Ready, Set, PrEP: A Step Forward
April 10, 2020
The month of April is dedicated to sexually transmitted disease (STD) awareness, and April 12 to 18 is STD Awareness Week. Last year, I wrote about the numbers of young people with STDs and the importance of communicating with your partner about safer sex and getting tested. This year, I wanted to focus on PrEP and advances happening in the prevention of human immunodeficiency virus or HIV.
What Is HIV?
But first, what is HIV? HIV is a virus that can be transmitted through the bodily fluids (blood, semen, pre-cum, rectal fluids, vaginal fluids and breastmilk) of an infected person. One of the most common ways that HIV is passed from person to person is via vaginal or anal sex (and to a lesser extent, oral sex) with someone who is HIV-positive. HIV damages a person’s immune system, and as a result, they have a harder time fighting off infections than people who do not have HIV. Treatment for HIV can keep the level of the virus so low that it can’t be detected by a blood test. Without treatment, levels of the virus can seriously damage a person’t immune system, leading to late-stage HIV or acquired immunodeficiency syndrome (AIDS), a life-threatening condition.
It wasn’t always this easy to talk about HIV and AIDS. In the 1980s, when HIV first became a topic of conversation in the United States, it was highly stigmatized. Because the earliest HIV cases were found mostly in gay men in Los Angeles and New York City, many assumed the condition only affected them, prompting an unfair and inaccurate label for the disease: gay-related immune deficiency (GRID). While the stigmatization of gay men was problematic enough, people began to fear that the virus could spread from casual contact. This caused people to largely ignore, avoid and, worse, actively harass and harm gay men.
In 2020, thankfully, we have made many strides that have improved both the prevention and treatment of HIV.
PrEP & HIV Prevention
Medication, like pre-exposure prophylaxis (PrEP), has been designed to greatly decrease the chances of contracting HIV. PrEP is now available to people who are HIV-negative to reduce their risk of getting HIV.
On April 1st, just in time for STD Awareness Month, the U.S. Department of Health and Human Services’ Ready, Set, PrEP program, which provides PrEP medication free of charge to those who qualify, officially launched. To qualify, you need to…
1. Test negative for HIV
2. Have a valid prescription from your health care provider and
3. Not have health insurance coverage for outpatient prescription drugs.
Those who qualify for and enroll in the program can fill PrEP prescriptions at several nationwide pharmacies.
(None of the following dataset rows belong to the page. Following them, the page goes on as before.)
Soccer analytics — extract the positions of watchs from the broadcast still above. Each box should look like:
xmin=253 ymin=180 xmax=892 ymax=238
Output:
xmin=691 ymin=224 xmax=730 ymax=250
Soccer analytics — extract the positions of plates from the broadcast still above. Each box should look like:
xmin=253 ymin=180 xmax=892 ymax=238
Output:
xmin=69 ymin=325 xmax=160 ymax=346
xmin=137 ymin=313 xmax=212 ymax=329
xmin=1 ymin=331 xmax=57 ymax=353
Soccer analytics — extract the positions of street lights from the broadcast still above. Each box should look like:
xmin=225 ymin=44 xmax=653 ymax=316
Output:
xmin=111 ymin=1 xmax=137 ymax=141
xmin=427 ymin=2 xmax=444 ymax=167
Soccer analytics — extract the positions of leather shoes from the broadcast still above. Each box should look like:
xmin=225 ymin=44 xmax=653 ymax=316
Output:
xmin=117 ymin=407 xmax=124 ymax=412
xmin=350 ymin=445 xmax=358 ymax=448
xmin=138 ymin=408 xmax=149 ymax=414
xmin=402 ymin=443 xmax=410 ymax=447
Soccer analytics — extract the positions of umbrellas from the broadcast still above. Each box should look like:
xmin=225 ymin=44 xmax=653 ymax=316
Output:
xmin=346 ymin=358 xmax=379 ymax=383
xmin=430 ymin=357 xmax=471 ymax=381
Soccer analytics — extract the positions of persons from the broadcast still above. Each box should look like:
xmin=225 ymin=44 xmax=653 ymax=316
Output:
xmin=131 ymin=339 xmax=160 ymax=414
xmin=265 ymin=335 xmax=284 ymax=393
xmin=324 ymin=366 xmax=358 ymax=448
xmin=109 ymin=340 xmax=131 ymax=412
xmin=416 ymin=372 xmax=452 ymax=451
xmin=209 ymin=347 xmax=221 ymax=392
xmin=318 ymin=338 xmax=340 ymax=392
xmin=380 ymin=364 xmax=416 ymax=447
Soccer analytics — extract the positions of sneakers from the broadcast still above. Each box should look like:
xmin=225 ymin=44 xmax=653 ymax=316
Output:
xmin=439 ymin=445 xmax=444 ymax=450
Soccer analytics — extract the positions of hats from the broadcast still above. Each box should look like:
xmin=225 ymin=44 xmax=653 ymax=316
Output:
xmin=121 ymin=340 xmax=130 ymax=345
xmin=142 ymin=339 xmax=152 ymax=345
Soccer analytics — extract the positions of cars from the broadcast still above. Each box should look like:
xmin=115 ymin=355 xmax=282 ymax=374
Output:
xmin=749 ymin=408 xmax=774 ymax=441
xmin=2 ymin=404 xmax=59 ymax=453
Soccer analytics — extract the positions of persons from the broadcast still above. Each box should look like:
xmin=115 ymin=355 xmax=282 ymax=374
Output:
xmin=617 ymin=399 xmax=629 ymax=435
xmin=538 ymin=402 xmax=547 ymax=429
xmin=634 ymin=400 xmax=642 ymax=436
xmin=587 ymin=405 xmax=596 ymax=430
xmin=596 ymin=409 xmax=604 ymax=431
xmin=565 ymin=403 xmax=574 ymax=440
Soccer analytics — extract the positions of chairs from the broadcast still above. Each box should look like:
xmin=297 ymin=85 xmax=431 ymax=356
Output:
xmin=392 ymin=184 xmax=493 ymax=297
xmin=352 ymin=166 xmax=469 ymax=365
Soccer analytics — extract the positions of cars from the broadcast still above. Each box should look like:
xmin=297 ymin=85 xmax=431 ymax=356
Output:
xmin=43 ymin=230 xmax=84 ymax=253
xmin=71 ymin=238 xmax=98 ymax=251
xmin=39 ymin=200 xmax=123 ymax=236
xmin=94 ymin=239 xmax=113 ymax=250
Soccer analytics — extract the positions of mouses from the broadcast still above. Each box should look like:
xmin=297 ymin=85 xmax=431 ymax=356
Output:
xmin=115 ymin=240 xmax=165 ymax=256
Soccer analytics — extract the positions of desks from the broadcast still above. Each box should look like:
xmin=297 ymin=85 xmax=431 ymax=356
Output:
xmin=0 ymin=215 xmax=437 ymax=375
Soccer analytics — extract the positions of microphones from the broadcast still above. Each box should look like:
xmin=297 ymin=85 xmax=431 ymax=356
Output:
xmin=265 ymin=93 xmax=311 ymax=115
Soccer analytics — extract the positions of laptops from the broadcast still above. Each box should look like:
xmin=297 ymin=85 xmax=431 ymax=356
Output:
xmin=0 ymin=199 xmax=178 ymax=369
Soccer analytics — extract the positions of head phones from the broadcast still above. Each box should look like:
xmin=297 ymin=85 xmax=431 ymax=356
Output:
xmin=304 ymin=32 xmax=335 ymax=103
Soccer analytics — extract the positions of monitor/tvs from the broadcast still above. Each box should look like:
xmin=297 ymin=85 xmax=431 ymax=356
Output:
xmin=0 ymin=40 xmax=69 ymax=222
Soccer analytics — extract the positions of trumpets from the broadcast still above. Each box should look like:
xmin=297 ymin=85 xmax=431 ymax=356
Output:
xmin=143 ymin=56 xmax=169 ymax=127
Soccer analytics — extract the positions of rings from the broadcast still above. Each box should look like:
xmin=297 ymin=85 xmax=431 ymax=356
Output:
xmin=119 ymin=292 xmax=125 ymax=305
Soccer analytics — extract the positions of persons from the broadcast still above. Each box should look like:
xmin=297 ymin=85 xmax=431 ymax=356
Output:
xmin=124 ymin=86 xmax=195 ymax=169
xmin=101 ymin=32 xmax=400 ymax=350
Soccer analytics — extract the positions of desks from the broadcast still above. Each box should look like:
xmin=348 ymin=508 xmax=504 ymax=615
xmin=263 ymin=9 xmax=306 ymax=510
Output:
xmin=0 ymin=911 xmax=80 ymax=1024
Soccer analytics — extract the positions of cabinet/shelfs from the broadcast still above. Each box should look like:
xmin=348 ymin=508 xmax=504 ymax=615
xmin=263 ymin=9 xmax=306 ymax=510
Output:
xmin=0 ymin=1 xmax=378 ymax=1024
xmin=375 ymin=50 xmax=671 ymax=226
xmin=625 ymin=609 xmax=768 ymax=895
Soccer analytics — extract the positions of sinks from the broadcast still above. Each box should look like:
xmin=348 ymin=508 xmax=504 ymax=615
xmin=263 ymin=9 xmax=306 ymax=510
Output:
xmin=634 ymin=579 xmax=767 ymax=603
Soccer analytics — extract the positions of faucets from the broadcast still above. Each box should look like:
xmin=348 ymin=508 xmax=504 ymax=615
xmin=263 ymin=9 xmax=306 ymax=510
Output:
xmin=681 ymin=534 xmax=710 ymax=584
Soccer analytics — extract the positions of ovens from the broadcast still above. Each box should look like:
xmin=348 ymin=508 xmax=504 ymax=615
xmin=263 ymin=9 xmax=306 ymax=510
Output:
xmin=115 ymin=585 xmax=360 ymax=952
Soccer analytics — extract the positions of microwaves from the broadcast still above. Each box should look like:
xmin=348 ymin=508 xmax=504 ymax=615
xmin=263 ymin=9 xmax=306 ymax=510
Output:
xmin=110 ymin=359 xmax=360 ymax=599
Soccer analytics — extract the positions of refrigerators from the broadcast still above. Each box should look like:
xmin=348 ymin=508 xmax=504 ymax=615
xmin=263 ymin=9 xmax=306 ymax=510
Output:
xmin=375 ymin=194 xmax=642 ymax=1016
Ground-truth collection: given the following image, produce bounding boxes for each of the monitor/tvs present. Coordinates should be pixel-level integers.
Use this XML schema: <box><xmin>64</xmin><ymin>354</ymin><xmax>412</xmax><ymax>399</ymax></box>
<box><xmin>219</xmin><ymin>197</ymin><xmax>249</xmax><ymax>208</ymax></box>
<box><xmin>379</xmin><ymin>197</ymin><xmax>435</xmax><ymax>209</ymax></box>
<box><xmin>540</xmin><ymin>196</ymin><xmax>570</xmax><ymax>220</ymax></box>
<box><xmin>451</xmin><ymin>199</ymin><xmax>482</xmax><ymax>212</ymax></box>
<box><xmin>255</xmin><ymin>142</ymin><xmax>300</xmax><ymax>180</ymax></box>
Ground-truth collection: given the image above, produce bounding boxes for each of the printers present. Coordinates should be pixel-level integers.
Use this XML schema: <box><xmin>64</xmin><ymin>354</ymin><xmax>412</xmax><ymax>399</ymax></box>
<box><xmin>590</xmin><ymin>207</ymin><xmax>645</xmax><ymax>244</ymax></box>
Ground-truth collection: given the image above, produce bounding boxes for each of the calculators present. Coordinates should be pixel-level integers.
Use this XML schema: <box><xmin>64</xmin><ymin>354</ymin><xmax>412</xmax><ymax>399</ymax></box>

To find out more about Ready, Set, PrEP, go to GetYourPrEP.com or call 1 (855) 447-8410. This program represents a newfound dedication to providing more comprehensive health care to Americans.
This April, I encourage you to reflect on the progress we have made in the world of sexual health. While we still have quite a way to go, it is encouraging to see that we are heading in the right direction, as seen by the creation of programs like Ready, Set, PrEP.